> [Exercise]: Scan the data below for the string "trap". Show every line where it turns up.

____ Working data

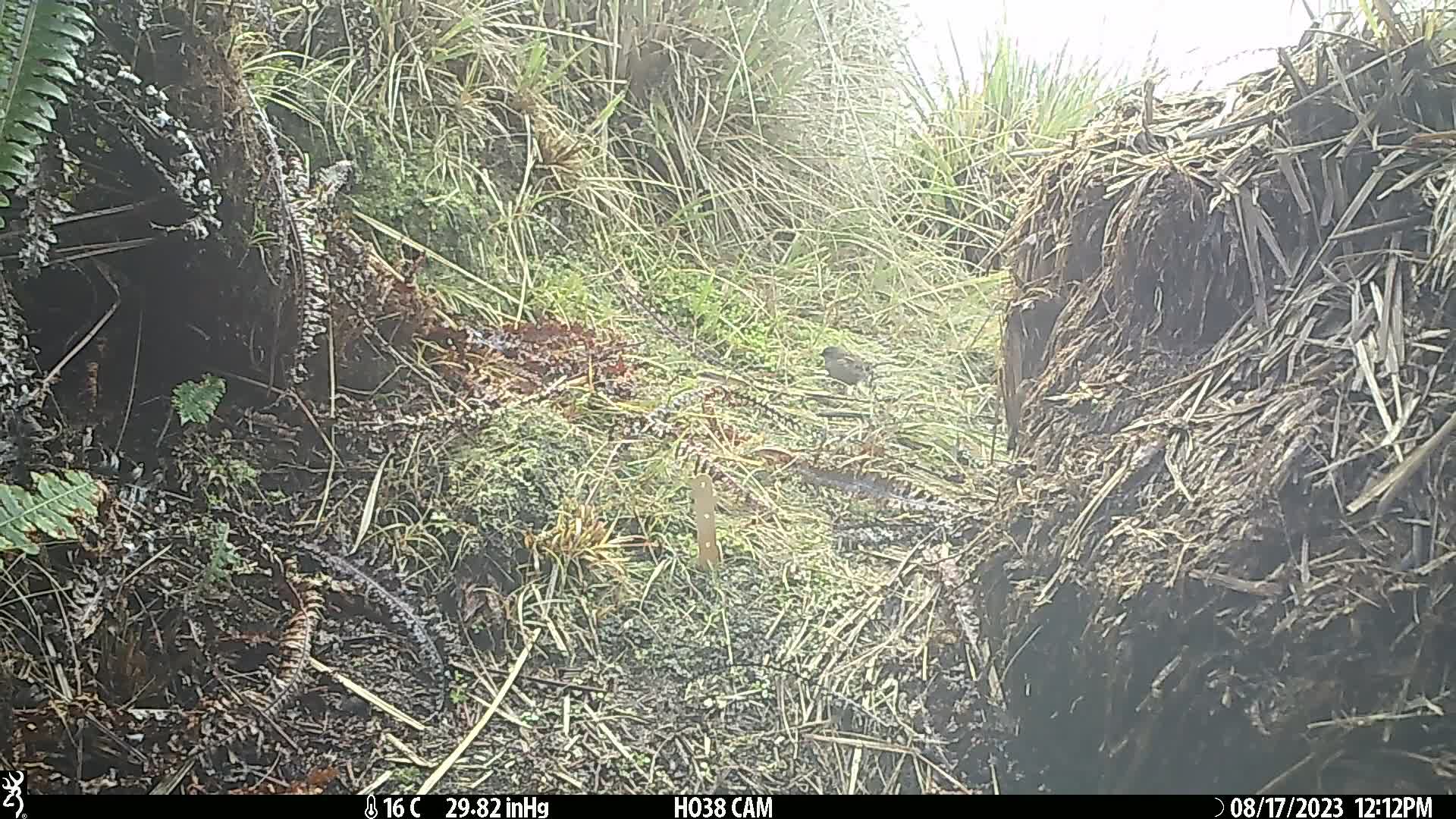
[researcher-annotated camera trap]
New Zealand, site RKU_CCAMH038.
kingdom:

________
____ Working data

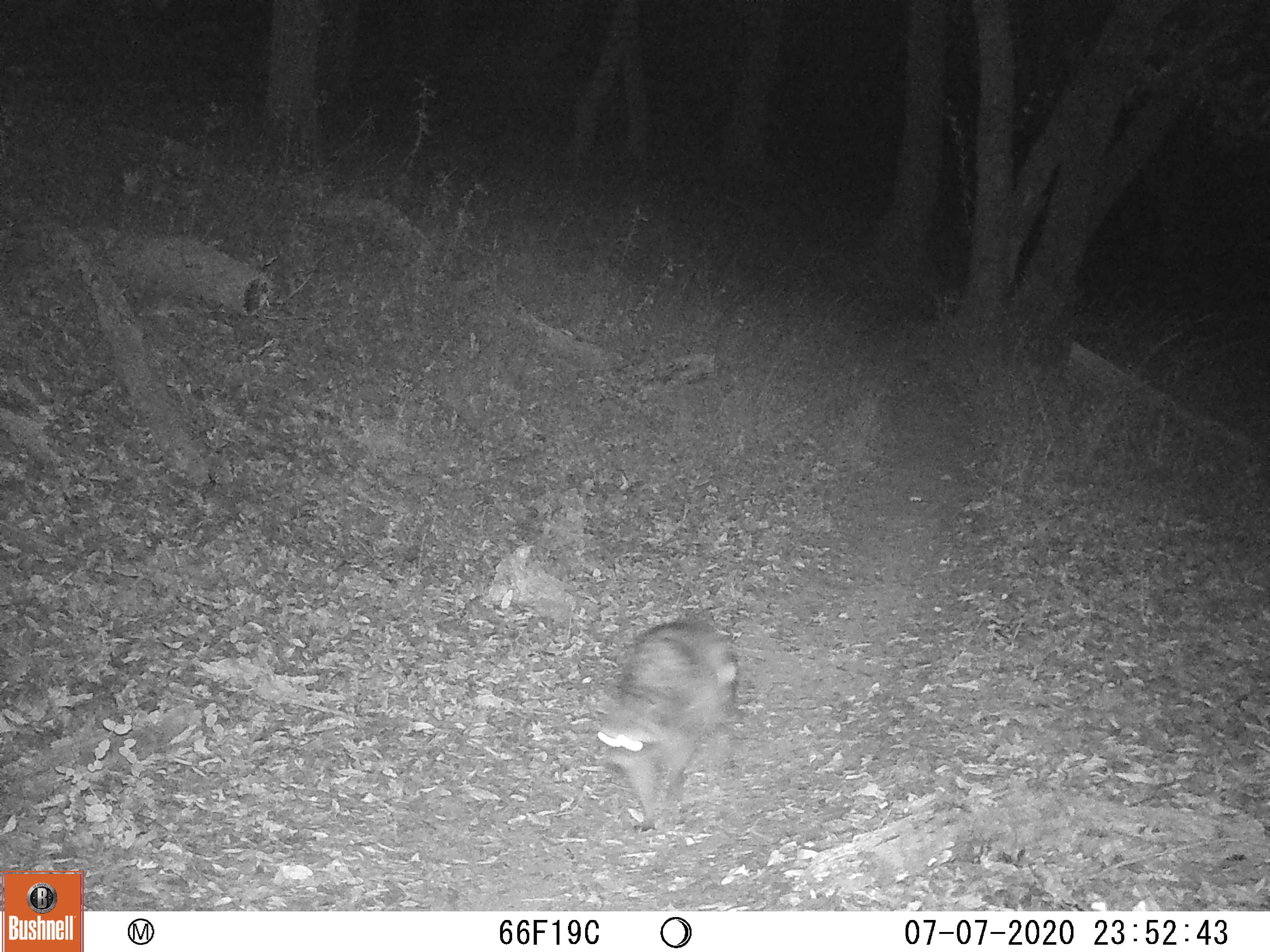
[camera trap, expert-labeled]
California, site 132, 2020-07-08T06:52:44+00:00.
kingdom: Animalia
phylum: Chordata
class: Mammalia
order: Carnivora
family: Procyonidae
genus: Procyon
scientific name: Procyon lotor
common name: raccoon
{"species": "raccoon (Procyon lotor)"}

________

> [Answer section]:
[researcher-annotated camera trap]
[camera trap, expert-labeled]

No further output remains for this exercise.